Her şubemizde ürünler, tezgâh üzerinden anlık sunumla servis edildiği için; eğitimli personel ve düzenli operasyon desteği büyük önem taşıyor. Bu nedenle menü sunumu, hijyen, ürün bilgisi, satış dili gibi alanlarda saha ekiplerimiz doğrudan destek sunuyor. Pazarlama tarafında ise lokal dijital reklamlar, sosyal medya kampanyaları ve lansman içerikleriyle şubelerimizi görünür kılıyoruz. Kampanya dönemlerinde özel iskontolu alış fiyatları sunarak şubelerin kârlılığını doğrudan destekliyoruz. Tüm bu süreci royalty, isim hakkı ya da yüksek kurulum bedelleri gibi ek maliyetler olmadan, girişimciler için erişilebilir ve sürdürülebilir bir yapı ile sunuyoruz.

Çiğköftem’in yurt içi ve yurt dışındaki büyüme stratejisinden bahseder misiniz? Yeni pazarlarda markayı konumlandırırken nasıl bir yol izliyorsunuz?

Bugün Türkiye’de en fazla AVM’de yer alan markalardan biriyiz. Avrupa’da ise 13 ülkedeki yaygın ağımızla, en fazla şubeye sahip tescilli gıda markası konumundayız. Çiğköftem’i “Doğal Lezzet Dünyası” olarak konumlandırıyor, sadece çiğ köfte değil; içli köfte, zeytinyağlı sarma, falafel ve bitkisel protein bazlı yenilikçi ürün serileriyle orijinal lezzetler sunuyoruz.
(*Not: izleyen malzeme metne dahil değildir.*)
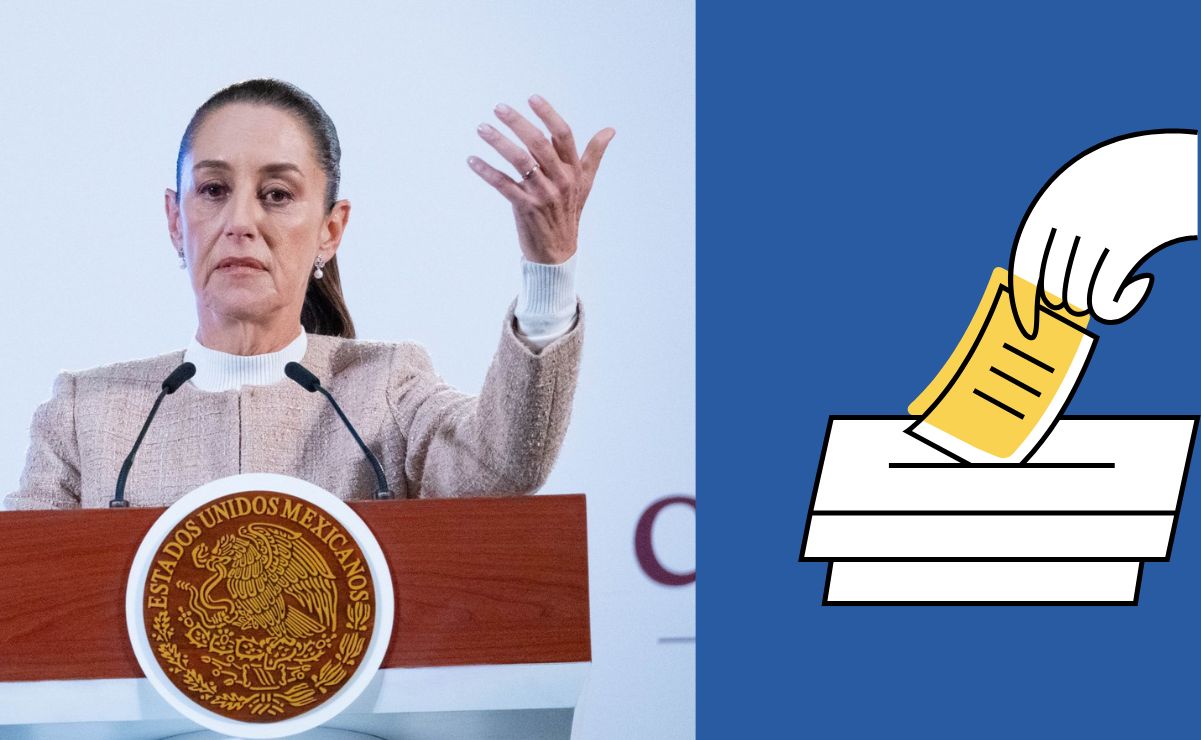 La presidenta Claudia Sheinbaum celebró la postura del Tribunal Electoral del Poder Judicial de la Federación (TEPJF).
Yeni pazarlara açılırken her ülkenin tüketici alışkanlıklarını, regülasyonlarını ve kültürel hassasiyetlerini dikkate alan esnek ama güçlü bir strateji izliyoruz. AVM içi kiosk ve cadde lokasyonlarında dükkan konseptleriyle farklı fiziki ihtiyaçlara uygun çözümler sunuyoruz. Giriş yapılacak her lokasyonda detaylı saha analizleri yapılarak; yerel iş birlikleri, merkezden yönetilen lojistik altyapı ve standart operasyonel destek modeliyle süreç planlıyoruz.

Marka değerini yalnızca ürün çeşitliliğiyle değil, bulunduğumuz ülkelerde kurulan deneyim odaklı bağlarla büyütüyoruz. Her noktada hem sürdürülebilirlik sağlayan hem de sadakat oluşturan güçlü bir marka yapısı kurmak önceliklerimiz arasında yer alıyor.